Montado ao longo de uma década, o instrumento CUORE é o metro cúbico mais frio do universo conhecido. Consiste em 988 cristais em forma de cubo feitos de dióxido de telúrio, resfriados a 10 mili-kelvin ou menos 460 graus Fahrenheit (menos 273 graus Celsius), apenas um fio de cabelo acima da temperatura mais baixa que a física permitirá. Para proteger o experimento de interferências de partículas externas, como raios cósmicos, o detector é envolto em uma espessa camada de chumbo altamente puro recuperada de um naufrágio romano de 2.000 anos de idade.
Apesar das conquistas tecnológicas da equipe, encontrar o evento sem neutrinos não se mostrou uma tarefa fácil. Os pesquisadores mais do que quadruplicaram os dados coletados desde seus resultados iniciais em 2017, representando o maior conjunto de dados já coletado por um detector de partículas desse tipo. Seus últimos resultados, publicados no banco de dados de pré-impressão arXiv, mostram que não foram encontradas evidências de decaimento beta duplo sem neutrinoless.
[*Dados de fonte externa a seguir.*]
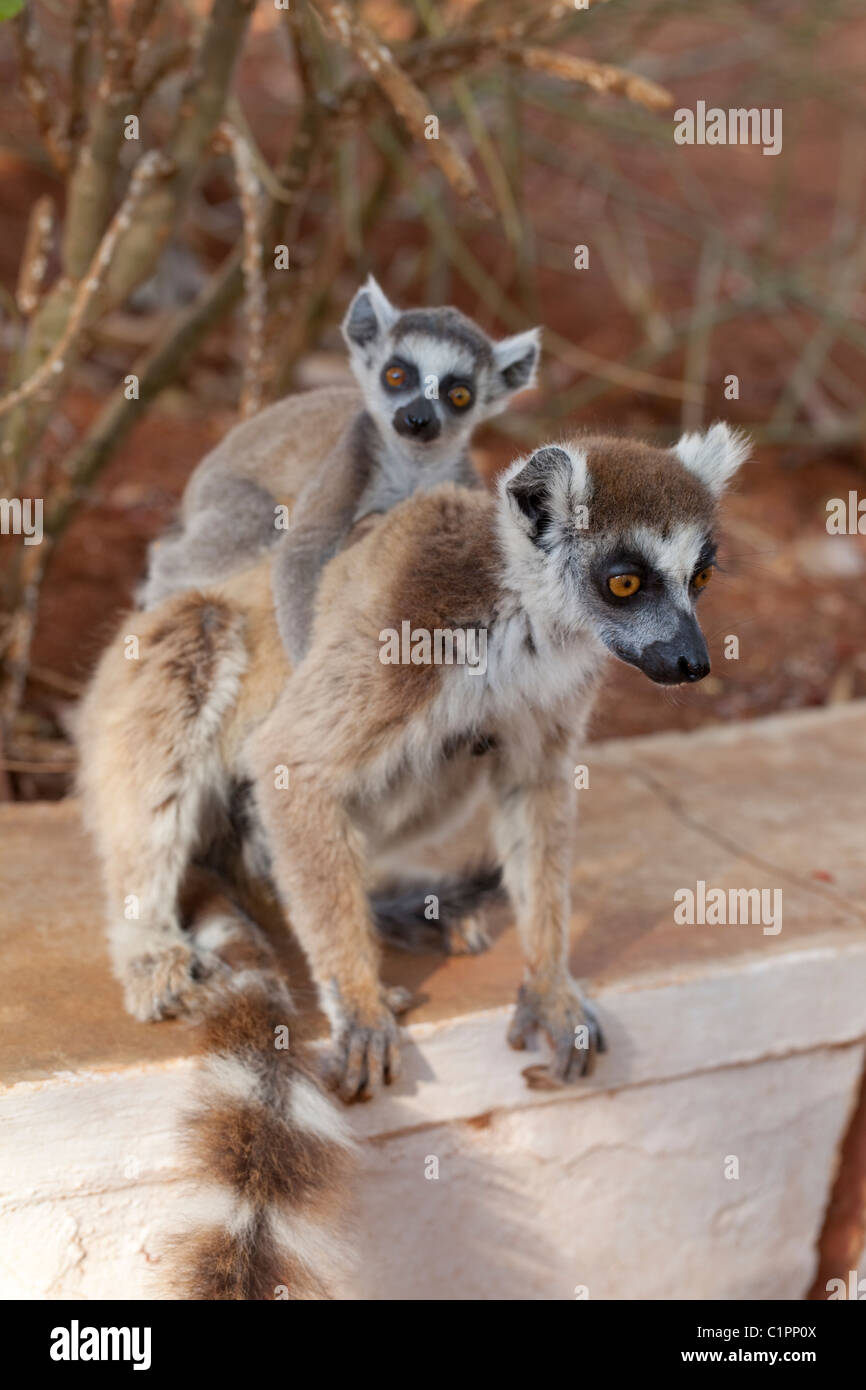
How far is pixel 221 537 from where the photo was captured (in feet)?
12.2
A colaboração ainda está determinada a caçar essa partícula de agente duplo indescritível. Seus resultados limitaram a massa esperada de um neutrino de Majorana, que eles acreditam ser pelo menos 5 milhões de vezes mais leve que um elétron. A equipe planeja atualizar o CUORE após seus cinco anos iniciais, introduzindo um novo tipo de cristal que eles esperam que melhore bastante sua sensibilidade.
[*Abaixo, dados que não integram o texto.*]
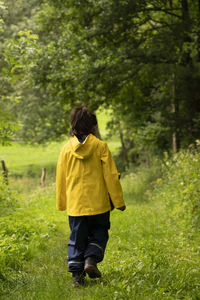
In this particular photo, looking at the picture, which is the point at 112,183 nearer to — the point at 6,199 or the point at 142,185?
the point at 6,199

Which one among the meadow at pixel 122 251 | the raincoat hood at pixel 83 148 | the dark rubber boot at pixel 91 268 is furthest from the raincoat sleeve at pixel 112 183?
the meadow at pixel 122 251

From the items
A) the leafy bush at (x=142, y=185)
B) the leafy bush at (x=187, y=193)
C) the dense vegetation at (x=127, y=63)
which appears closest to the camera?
the leafy bush at (x=187, y=193)

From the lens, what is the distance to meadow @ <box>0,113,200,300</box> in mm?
3820

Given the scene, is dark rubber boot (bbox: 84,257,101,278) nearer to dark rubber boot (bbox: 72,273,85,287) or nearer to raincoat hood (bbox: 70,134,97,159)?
dark rubber boot (bbox: 72,273,85,287)

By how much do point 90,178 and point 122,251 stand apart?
1.74 metres

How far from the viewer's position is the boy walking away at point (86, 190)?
4188 mm

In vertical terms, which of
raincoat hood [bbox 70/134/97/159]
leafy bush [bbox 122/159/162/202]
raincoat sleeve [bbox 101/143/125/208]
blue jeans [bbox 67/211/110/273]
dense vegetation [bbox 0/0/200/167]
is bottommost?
leafy bush [bbox 122/159/162/202]

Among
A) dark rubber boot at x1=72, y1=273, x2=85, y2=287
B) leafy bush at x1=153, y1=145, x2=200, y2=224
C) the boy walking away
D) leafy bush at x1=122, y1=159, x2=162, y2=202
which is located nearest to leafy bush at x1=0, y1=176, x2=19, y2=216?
the boy walking away

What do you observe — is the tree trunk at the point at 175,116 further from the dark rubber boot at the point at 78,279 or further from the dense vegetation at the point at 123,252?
the dark rubber boot at the point at 78,279

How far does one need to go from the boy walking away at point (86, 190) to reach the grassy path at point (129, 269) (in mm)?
318

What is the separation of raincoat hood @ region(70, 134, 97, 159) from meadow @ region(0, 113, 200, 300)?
1357mm

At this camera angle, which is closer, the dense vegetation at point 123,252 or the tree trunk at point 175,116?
the dense vegetation at point 123,252

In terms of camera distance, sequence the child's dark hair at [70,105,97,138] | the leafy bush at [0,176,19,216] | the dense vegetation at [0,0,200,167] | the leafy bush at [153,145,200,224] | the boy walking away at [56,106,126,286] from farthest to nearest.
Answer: the dense vegetation at [0,0,200,167] → the leafy bush at [153,145,200,224] → the leafy bush at [0,176,19,216] → the child's dark hair at [70,105,97,138] → the boy walking away at [56,106,126,286]

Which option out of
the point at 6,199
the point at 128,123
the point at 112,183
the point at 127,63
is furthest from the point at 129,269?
the point at 128,123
"Se a história é um bom preditor do futuro, podemos estar bastante certos de que empurrar o envelope das tecnologias de detectores nos permitirá examinar os neutrinos com uma profundidade cada vez maior", disse O'Donnell. "Esperamos que descubramos o decaimento beta duplo sem neutrinoless, ou talvez algo mais exótico e inesperado."